Quanto vorrei che ci fosse, pensò Eragon. Murtagh era stato l'unico umano in grado di eguagliare Eragon con la spada, almeno fino all'Agaeti Blòdhren. Duellare con lui era stato uno dei pochi piaceri che Eragon avesse assaporato nel periodo che avevano passato insieme. Mi piacerebbe misurarmi ancora con te, amico mio.
Ripensando a come Murtagh era rimasto ucciso - trascinato nel sottosuolo del Farthen Dùr dagli Urgali - Eragon si trovò ad affrontare una desolante verità: anche se eri un guerriero valoroso, era soltanto il caso che dettava chi doveva vivere o morire in guerra.
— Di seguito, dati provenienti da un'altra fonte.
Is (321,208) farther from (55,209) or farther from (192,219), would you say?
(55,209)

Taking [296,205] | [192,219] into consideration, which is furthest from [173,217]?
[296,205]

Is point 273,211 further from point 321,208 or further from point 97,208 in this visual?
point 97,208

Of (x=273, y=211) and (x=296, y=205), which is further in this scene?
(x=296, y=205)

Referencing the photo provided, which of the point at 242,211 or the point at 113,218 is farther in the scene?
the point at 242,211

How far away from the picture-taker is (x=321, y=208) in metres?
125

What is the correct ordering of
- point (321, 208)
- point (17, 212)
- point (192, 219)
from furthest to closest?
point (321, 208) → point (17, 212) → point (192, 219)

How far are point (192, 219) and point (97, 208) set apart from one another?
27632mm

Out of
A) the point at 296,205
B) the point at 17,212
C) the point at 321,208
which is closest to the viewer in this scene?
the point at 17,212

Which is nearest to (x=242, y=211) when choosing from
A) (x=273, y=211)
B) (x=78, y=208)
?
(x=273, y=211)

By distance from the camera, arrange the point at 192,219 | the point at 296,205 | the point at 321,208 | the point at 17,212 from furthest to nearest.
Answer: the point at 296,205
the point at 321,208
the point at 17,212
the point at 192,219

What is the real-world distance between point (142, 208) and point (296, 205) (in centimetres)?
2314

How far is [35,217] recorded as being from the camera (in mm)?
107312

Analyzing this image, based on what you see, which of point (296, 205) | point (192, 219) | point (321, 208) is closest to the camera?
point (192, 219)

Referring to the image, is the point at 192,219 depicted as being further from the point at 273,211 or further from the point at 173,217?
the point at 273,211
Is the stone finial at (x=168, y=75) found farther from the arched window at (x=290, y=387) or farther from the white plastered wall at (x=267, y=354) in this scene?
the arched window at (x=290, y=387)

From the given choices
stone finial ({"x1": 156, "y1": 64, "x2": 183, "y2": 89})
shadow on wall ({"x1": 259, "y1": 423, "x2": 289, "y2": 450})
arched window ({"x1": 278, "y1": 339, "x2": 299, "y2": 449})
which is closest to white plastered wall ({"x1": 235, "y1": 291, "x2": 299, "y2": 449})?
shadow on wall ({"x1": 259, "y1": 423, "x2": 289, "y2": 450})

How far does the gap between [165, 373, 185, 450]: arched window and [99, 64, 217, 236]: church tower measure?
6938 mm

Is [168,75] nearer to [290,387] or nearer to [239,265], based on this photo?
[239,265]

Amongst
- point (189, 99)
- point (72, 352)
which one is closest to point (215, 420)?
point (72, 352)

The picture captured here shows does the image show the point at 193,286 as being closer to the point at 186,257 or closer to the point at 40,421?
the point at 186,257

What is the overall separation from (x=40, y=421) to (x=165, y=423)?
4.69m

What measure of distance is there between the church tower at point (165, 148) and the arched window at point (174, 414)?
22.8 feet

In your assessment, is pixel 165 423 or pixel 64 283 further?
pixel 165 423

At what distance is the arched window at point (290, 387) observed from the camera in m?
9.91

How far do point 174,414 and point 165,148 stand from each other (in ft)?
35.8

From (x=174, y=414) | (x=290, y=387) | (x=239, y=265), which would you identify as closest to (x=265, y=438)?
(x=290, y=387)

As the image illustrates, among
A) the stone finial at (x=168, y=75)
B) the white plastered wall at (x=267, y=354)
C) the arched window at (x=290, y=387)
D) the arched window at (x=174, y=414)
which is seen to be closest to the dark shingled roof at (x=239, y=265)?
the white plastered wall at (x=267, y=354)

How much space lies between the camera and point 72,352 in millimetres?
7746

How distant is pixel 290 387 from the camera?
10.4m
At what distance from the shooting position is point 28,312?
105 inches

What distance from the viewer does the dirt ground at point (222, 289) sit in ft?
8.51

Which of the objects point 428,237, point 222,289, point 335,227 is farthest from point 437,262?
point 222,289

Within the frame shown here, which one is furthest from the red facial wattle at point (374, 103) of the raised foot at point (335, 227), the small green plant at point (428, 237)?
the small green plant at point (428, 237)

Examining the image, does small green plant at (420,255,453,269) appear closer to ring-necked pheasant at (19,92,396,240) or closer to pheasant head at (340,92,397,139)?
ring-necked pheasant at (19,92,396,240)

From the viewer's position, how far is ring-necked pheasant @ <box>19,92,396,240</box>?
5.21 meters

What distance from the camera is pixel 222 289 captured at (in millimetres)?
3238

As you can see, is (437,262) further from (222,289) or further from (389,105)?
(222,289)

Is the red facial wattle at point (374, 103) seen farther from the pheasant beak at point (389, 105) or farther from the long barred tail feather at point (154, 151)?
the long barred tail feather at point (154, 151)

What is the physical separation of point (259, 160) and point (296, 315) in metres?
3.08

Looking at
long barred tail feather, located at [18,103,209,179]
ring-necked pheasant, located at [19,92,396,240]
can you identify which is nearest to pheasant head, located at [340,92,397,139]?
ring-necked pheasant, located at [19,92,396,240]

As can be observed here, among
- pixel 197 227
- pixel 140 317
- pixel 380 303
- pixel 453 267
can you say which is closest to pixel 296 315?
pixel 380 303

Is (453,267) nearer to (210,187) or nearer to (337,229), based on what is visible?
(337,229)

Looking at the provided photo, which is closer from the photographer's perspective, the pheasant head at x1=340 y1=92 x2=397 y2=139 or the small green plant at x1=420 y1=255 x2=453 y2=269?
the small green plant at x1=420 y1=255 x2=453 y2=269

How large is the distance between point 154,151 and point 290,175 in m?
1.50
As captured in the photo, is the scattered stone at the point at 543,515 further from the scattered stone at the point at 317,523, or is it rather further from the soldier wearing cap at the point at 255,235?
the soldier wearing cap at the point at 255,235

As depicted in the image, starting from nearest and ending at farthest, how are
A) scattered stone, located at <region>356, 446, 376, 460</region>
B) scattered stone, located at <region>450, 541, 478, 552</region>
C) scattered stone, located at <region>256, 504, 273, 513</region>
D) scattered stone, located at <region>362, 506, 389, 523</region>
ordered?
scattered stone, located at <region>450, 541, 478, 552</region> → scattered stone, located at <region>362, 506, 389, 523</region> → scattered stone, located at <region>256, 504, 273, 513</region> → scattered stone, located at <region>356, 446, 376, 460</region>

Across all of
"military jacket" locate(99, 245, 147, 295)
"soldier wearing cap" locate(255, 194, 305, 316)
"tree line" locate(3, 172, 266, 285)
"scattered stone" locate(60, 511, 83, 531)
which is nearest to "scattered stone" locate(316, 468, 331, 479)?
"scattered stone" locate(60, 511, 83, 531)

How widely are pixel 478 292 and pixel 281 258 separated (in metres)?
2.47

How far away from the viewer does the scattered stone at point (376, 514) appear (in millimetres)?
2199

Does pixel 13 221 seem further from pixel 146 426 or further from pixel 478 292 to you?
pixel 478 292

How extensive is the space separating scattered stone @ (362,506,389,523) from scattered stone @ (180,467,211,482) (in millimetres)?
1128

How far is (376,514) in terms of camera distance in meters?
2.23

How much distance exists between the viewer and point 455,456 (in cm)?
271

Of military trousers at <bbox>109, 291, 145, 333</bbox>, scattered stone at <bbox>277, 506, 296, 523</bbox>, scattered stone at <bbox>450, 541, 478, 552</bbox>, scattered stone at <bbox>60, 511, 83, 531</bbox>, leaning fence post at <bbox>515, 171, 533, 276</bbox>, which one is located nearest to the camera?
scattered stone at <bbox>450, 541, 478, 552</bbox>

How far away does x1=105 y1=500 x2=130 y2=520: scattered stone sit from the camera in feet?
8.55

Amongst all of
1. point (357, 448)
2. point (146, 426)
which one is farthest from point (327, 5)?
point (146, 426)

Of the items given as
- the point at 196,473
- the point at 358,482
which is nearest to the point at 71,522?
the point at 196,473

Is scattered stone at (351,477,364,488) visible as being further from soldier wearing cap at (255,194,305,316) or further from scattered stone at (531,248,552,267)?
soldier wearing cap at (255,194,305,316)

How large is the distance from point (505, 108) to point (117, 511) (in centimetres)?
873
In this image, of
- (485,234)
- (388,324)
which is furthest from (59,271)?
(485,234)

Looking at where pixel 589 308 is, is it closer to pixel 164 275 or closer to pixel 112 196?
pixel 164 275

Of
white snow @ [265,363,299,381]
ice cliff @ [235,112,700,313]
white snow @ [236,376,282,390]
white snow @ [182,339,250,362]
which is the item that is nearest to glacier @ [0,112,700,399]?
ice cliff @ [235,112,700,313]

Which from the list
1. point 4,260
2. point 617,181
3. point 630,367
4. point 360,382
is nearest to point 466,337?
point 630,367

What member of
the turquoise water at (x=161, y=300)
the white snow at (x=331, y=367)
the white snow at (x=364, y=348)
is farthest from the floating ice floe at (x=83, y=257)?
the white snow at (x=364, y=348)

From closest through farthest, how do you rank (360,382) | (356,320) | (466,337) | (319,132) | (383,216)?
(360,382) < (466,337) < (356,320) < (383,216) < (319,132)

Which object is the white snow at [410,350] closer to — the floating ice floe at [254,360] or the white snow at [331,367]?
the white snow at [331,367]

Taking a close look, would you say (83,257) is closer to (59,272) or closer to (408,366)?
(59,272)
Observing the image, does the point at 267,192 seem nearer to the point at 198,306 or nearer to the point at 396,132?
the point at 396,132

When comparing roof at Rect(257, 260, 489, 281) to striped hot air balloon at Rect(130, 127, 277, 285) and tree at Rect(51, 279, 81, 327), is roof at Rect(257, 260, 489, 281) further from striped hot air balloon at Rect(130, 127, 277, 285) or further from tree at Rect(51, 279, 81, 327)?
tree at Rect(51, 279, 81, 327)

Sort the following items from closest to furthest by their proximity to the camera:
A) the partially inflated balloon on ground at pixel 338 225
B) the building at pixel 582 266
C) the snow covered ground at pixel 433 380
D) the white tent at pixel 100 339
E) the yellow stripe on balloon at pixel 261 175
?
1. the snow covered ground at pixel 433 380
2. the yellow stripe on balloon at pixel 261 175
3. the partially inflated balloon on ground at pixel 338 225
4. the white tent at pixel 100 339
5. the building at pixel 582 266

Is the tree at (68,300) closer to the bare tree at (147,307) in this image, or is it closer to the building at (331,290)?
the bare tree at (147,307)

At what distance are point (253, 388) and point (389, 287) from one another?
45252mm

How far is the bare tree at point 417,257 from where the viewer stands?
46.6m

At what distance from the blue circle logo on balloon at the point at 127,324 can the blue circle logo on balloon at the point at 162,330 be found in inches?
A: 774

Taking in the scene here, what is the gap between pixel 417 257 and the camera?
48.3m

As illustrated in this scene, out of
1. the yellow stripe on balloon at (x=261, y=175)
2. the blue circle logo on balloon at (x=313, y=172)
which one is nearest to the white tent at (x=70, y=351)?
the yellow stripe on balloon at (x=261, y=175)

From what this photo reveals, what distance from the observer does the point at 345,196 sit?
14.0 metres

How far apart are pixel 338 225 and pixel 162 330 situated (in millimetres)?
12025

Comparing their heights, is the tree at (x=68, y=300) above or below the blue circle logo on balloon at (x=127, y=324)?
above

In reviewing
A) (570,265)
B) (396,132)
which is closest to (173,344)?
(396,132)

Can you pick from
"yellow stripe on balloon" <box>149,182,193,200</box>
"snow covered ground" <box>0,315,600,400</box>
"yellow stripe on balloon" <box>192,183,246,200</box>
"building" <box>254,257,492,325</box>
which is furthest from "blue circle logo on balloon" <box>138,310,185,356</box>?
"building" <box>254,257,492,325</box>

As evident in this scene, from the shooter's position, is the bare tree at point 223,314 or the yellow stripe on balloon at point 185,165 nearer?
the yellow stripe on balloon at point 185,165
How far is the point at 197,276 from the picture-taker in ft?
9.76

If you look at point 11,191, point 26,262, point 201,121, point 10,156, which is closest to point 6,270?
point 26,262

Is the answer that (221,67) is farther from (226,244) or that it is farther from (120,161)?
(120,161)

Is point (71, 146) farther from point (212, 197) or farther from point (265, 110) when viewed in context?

Orik dovette avvertire il suo stato d'animo, perché battè
il palmo sulla spalla di Eragon e disse: «Andrà tutto bene. Pensa a come si devono sentire quei soldati là fuori, sapendo che ben presto dovranno affrontare te!»
La gratitudine strappò un sorriso a Eragon. «Sono contento che tu sia venuto.»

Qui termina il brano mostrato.